BEGIN Data in this exercise

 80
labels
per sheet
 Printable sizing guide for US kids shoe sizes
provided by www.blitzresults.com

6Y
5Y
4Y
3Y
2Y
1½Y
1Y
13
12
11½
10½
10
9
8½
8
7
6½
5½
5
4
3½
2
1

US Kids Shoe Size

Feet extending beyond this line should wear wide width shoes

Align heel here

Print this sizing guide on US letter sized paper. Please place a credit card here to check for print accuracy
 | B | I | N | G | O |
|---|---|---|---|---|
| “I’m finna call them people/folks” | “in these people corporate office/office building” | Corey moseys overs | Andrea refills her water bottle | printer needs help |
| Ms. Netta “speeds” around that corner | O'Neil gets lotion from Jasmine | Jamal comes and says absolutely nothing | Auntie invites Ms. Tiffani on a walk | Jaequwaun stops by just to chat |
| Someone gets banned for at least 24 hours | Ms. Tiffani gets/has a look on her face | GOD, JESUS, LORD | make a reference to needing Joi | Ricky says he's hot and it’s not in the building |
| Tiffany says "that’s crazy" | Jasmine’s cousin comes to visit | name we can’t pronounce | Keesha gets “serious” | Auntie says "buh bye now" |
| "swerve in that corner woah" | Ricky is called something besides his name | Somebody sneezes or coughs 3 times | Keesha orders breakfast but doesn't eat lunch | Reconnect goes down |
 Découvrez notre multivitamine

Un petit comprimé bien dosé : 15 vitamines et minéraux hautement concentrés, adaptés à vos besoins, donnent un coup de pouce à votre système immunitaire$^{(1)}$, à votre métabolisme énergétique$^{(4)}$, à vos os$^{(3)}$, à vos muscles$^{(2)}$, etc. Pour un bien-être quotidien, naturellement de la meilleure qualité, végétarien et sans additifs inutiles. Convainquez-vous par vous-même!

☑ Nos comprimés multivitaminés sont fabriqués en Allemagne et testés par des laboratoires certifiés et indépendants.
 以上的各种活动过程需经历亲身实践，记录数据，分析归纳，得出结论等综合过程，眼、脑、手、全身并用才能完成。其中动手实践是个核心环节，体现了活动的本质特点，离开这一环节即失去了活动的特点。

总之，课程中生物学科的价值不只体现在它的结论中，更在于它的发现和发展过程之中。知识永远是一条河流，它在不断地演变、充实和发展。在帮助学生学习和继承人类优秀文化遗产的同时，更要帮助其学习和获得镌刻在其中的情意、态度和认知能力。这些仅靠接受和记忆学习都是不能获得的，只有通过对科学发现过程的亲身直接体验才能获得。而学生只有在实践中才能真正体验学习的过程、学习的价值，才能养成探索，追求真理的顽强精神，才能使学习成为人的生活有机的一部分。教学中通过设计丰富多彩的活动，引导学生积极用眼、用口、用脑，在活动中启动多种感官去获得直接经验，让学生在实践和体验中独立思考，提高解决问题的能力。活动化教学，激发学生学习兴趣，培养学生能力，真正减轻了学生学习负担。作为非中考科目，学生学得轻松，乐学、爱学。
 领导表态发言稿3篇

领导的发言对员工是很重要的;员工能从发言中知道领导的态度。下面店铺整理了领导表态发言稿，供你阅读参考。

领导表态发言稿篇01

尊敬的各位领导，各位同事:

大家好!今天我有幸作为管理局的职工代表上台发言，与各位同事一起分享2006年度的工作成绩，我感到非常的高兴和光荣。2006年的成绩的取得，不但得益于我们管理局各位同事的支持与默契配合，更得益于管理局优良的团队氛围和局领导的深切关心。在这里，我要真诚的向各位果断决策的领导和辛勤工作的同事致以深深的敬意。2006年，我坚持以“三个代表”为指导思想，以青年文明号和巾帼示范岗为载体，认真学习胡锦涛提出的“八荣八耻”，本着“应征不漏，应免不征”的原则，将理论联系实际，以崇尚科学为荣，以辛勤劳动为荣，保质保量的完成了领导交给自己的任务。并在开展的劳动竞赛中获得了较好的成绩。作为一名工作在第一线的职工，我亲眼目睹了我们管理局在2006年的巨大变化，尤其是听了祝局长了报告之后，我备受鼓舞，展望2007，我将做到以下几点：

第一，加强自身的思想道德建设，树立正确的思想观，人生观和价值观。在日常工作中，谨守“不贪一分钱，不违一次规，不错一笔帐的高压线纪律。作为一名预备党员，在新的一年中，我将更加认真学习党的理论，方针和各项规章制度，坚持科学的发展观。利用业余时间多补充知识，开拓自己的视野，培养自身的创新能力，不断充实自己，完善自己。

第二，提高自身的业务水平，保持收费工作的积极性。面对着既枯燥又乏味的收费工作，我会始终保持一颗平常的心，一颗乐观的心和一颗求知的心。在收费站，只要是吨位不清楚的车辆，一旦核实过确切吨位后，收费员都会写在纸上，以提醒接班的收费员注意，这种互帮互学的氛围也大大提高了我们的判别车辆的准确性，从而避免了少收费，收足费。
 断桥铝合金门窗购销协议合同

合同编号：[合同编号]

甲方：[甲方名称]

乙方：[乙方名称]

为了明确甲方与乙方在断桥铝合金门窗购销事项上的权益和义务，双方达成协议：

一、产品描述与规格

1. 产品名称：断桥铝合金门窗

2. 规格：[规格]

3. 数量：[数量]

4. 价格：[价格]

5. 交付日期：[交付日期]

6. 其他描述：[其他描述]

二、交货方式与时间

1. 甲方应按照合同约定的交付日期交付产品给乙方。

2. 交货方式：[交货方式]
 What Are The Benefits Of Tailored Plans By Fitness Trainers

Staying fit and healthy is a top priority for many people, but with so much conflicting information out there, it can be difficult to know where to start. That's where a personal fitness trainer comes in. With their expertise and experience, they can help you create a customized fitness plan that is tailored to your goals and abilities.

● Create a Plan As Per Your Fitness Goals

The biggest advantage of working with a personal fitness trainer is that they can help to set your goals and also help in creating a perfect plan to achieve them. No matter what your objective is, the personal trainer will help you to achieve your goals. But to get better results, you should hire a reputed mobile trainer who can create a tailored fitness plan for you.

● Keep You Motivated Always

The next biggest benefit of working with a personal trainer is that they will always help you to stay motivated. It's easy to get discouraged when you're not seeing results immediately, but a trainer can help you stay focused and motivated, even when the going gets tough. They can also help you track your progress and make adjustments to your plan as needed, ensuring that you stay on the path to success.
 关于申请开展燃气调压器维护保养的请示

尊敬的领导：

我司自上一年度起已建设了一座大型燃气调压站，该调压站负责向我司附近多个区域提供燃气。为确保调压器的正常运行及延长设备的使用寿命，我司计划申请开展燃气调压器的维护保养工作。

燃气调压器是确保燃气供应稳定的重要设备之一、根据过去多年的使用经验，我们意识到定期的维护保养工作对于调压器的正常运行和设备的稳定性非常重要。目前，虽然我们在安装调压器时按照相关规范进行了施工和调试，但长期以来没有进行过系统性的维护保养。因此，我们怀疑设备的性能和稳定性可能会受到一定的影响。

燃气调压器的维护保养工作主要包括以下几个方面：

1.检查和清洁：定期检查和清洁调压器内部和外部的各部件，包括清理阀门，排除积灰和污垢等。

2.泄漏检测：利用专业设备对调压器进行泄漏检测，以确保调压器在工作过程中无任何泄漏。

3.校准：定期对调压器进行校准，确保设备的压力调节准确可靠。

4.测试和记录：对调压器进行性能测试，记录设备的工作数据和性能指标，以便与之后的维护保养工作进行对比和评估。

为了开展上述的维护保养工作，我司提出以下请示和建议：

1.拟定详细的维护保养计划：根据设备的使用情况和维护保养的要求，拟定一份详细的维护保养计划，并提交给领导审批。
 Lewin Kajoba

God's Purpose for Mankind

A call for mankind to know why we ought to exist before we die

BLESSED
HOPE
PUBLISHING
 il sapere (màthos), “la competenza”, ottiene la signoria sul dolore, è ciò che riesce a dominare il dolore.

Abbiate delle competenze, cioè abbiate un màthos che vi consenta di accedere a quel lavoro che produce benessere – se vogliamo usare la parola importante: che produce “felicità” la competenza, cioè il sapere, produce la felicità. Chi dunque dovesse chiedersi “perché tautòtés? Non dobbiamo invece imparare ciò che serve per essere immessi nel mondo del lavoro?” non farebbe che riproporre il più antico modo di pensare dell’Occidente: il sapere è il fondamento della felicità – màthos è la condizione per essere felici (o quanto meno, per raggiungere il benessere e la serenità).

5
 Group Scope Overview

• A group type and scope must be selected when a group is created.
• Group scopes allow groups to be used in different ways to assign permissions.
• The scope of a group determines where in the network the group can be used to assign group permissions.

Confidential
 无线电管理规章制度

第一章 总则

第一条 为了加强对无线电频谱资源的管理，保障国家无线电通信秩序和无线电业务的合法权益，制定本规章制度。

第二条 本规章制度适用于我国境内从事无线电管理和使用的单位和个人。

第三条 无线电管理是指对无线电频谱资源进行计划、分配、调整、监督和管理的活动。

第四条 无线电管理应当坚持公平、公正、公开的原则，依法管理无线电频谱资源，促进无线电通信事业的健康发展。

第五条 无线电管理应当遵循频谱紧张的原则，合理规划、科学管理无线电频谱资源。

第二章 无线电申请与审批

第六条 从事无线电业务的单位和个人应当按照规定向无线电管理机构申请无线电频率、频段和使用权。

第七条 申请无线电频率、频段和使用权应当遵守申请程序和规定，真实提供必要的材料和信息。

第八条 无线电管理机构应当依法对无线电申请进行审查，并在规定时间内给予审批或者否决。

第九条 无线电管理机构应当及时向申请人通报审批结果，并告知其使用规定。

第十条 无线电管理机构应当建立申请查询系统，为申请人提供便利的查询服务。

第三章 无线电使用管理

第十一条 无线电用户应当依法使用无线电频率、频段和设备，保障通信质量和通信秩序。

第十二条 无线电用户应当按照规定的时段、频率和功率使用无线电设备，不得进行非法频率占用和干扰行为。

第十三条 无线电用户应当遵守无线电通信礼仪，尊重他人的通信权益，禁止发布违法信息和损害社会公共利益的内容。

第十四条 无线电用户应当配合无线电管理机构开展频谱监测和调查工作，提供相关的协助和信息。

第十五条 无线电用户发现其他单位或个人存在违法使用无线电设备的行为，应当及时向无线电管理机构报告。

END Data in this exercise

Task brief: Reproduce, word for word and in full, only the lines above that start at the line with "Feet extending beyond" and run through the line with "just to chat |", both ends included.

Result for this exercise:
Feet extending beyond this line should wear wide width shoes

Align heel here

Print this sizing guide on US letter sized paper. Please place a credit card here to check for print accuracy
 | B | I | N | G | O |
|---|---|---|---|---|
| “I’m finna call them people/folks” | “in these people corporate office/office building” | Corey moseys overs | Andrea refills her water bottle | printer needs help |
| Ms. Netta “speeds” around that corner | O'Neil gets lotion from Jasmine | Jamal comes and says absolutely nothing | Auntie invites Ms. Tiffani on a walk | Jaequwaun stops by just to chat |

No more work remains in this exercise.